**ASSIGNED TASK:** Keeping every word and mark, copy all of the data.

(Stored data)
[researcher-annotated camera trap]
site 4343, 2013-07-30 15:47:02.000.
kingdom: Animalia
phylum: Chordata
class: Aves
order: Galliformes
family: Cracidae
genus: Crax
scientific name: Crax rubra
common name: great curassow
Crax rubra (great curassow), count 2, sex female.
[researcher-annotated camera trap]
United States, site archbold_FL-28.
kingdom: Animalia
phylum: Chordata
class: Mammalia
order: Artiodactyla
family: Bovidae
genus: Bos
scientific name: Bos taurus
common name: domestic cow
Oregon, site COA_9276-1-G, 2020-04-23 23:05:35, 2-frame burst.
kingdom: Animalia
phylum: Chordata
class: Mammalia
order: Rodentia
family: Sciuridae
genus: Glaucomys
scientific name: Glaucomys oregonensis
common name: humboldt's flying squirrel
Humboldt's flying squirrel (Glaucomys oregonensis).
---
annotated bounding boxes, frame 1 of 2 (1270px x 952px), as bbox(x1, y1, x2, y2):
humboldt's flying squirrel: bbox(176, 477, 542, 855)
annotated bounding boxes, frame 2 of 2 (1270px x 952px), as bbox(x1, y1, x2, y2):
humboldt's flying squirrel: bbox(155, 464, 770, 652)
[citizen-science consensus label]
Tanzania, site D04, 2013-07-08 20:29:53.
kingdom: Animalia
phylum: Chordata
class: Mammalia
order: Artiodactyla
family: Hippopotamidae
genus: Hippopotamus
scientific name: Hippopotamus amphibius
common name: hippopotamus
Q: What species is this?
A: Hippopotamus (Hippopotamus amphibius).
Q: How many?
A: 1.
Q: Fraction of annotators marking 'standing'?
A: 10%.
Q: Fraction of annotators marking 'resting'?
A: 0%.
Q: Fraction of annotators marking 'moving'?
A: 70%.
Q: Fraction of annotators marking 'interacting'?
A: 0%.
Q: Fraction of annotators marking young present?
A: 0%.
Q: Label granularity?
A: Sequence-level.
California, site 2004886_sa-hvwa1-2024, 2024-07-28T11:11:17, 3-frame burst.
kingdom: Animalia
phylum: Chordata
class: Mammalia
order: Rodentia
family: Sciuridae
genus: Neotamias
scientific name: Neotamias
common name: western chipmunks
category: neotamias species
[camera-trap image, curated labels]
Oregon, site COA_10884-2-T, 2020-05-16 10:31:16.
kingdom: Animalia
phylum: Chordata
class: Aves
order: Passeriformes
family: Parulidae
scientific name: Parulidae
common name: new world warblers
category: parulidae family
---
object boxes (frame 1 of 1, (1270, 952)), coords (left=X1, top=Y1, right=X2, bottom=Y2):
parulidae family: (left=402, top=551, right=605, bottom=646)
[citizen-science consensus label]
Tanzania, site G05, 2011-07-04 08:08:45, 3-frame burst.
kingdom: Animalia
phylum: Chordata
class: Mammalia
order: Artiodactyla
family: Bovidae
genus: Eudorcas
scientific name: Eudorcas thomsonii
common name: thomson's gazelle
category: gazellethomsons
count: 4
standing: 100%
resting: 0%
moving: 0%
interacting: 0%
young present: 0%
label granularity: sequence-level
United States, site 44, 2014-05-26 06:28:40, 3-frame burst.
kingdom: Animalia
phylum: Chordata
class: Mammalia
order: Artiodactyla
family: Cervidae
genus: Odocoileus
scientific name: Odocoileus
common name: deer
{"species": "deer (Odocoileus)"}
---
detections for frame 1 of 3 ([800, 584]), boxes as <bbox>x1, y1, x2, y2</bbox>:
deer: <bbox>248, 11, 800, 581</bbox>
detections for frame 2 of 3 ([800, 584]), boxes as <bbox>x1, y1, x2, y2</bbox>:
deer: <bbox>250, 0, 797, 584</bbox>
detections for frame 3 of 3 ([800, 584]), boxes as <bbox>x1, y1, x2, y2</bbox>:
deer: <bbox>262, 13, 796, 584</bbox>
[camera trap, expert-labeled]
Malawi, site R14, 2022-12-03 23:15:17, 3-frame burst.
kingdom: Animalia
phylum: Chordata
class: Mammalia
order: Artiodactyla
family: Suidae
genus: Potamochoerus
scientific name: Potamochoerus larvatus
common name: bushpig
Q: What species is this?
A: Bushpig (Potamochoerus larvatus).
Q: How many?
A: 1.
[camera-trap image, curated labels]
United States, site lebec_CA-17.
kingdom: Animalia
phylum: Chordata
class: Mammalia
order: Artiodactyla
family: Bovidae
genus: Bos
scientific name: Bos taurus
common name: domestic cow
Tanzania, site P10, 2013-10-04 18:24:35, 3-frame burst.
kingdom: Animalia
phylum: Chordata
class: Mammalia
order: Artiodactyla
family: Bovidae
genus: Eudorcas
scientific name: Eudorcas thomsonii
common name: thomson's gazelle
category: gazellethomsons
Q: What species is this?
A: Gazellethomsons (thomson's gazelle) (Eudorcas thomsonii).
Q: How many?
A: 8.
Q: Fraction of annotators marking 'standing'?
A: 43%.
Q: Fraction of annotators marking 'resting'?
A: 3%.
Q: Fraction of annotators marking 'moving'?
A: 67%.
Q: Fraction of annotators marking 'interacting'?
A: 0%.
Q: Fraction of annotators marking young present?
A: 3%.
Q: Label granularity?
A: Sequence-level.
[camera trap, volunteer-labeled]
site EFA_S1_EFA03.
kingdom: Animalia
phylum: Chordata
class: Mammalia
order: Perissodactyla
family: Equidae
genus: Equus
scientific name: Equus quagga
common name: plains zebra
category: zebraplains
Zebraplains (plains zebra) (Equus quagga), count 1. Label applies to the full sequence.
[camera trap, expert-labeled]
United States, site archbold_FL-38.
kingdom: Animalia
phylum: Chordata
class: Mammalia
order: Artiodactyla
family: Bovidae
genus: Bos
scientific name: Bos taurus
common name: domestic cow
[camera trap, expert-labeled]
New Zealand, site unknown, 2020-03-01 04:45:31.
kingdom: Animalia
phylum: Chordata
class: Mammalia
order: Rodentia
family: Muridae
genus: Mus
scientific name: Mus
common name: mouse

**TASK RESULT:**
[researcher-annotated camera trap]
site 4343, 2013-07-30 15:47:02.000.
kingdom: Animalia
phylum: Chordata
class: Aves
order: Galliformes
family: Cracidae
genus: Crax
scientific name: Crax rubra
common name: great curassow
Crax rubra (great curassow), count 2, sex female.
[researcher-annotated camera trap]
United States, site archbold_FL-28.
kingdom: Animalia
phylum: Chordata
class: Mammalia
order: Artiodactyla
family: Bovidae
genus: Bos
scientific name: Bos taurus
common name: domestic cow
Oregon, site COA_9276-1-G, 2020-04-23 23:05:35, 2-frame burst.
kingdom: Animalia
phylum: Chordata
class: Mammalia
order: Rodentia
family: Sciuridae
genus: Glaucomys
scientific name: Glaucomys oregonensis
common name: humboldt's flying squirrel
Humboldt's flying squirrel (Glaucomys oregonensis).
---
annotated bounding boxes, frame 1 of 2 (1270px x 952px), as bbox(x1, y1, x2, y2):
humboldt's flying squirrel: bbox(176, 477, 542, 855)
annotated bounding boxes, frame 2 of 2 (1270px x 952px), as bbox(x1, y1, x2, y2):
humboldt's flying squirrel: bbox(155, 464, 770, 652)
[citizen-science consensus label]
Tanzania, site D04, 2013-07-08 20:29:53.
kingdom: Animalia
phylum: Chordata
class: Mammalia
order: Artiodactyla
family: Hippopotamidae
genus: Hippopotamus
scientific name: Hippopotamus amphibius
common name: hippopotamus
Q: What species is this?
A: Hippopotamus (Hippopotamus amphibius).
Q: How many?
A: 1.
Q: Fraction of annotators marking 'standing'?
A: 10%.
Q: Fraction of annotators marking 'resting'?
A: 0%.
Q: Fraction of annotators marking 'moving'?
A: 70%.
Q: Fraction of annotators marking 'interacting'?
A: 0%.
Q: Fraction of annotators marking young present?
A: 0%.
Q: Label granularity?
A: Sequence-level.
California, site 2004886_sa-hvwa1-2024, 2024-07-28T11:11:17, 3-frame burst.
kingdom: Animalia
phylum: Chordata
class: Mammalia
order: Rodentia
family: Sciuridae
genus: Neotamias
scientific name: Neotamias
common name: western chipmunks
category: neotamias species
[camera-trap image, curated labels]
Oregon, site COA_10884-2-T, 2020-05-16 10:31:16.
kingdom: Animalia
phylum: Chordata
class: Aves
order: Passeriformes
family: Parulidae
scientific name: Parulidae
common name: new world warblers
category: parulidae family
---
object boxes (frame 1 of 1, (1270, 952)), coords (left=X1, top=Y1, right=X2, bottom=Y2):
parulidae family: (left=402, top=551, right=605, bottom=646)
[citizen-science consensus label]
Tanzania, site G05, 2011-07-04 08:08:45, 3-frame burst.
kingdom: Animalia
phylum: Chordata
class: Mammalia
order: Artiodactyla
family: Bovidae
genus: Eudorcas
scientific name: Eudorcas thomsonii
common name: thomson's gazelle
category: gazellethomsons
count: 4
standing: 100%
resting: 0%
moving: 0%
interacting: 0%
young present: 0%
label granularity: sequence-level
United States, site 44, 2014-05-26 06:28:40, 3-frame burst.
kingdom: Animalia
phylum: Chordata
class: Mammalia
order: Artiodactyla
family: Cervidae
genus: Odocoileus
scientific name: Odocoileus
common name: deer
{"species": "deer (Odocoileus)"}
---
detections for frame 1 of 3 ([800, 584]), boxes as <bbox>x1, y1, x2, y2</bbox>:
deer: <bbox>248, 11, 800, 581</bbox>
detections for frame 2 of 3 ([800, 584]), boxes as <bbox>x1, y1, x2, y2</bbox>:
deer: <bbox>250, 0, 797, 584</bbox>
detections for frame 3 of 3 ([800, 584]), boxes as <bbox>x1, y1, x2, y2</bbox>:
deer: <bbox>262, 13, 796, 584</bbox>
[camera trap, expert-labeled]
Malawi, site R14, 2022-12-03 23:15:17, 3-frame burst.
kingdom: Animalia
phylum: Chordata
class: Mammalia
order: Artiodactyla
family: Suidae
genus: Potamochoerus
scientific name: Potamochoerus larvatus
common name: bushpig
Q: What species is this?
A: Bushpig (Potamochoerus larvatus).
Q: How many?
A: 1.
[camera-trap image, curated labels]
United States, site lebec_CA-17.
kingdom: Animalia
phylum: Chordata
class: Mammalia
order: Artiodactyla
family: Bovidae
genus: Bos
scientific name: Bos taurus
common name: domestic cow
Tanzania, site P10, 2013-10-04 18:24:35, 3-frame burst.
kingdom: Animalia
phylum: Chordata
class: Mammalia
order: Artiodactyla
family: Bovidae
genus: Eudorcas
scientific name: Eudorcas thomsonii
common name: thomson's gazelle
category: gazellethomsons
Q: What species is this?
A: Gazellethomsons (thomson's gazelle) (Eudorcas thomsonii).
Q: How many?
A: 8.
Q: Fraction of annotators marking 'standing'?
A: 43%.
Q: Fraction of annotators marking 'resting'?
A: 3%.
Q: Fraction of annotators marking 'moving'?
A: 67%.
Q: Fraction of annotators marking 'interacting'?
A: 0%.
Q: Fraction of annotators marking young present?
A: 3%.
Q: Label granularity?
A: Sequence-level.
[camera trap, volunteer-labeled]
site EFA_S1_EFA03.
kingdom: Animalia
phylum: Chordata
class: Mammalia
order: Perissodactyla
family: Equidae
genus: Equus
scientific name: Equus quagga
common name: plains zebra
category: zebraplains
Zebraplains (plains zebra) (Equus quagga), count 1. Label applies to the full sequence.
[camera trap, expert-labeled]
United States, site archbold_FL-38.
kingdom: Animalia
phylum: Chordata
class: Mammalia
order: Artiodactyla
family: Bovidae
genus: Bos
scientific name: Bos taurus
common name: domestic cow
[camera trap, expert-labeled]
New Zealand, site unknown, 2020-03-01 04:45:31.
kingdom: Animalia
phylum: Chordata
class: Mammalia
order: Rodentia
family: Muridae
genus: Mus
scientific name: Mus
common name: mouse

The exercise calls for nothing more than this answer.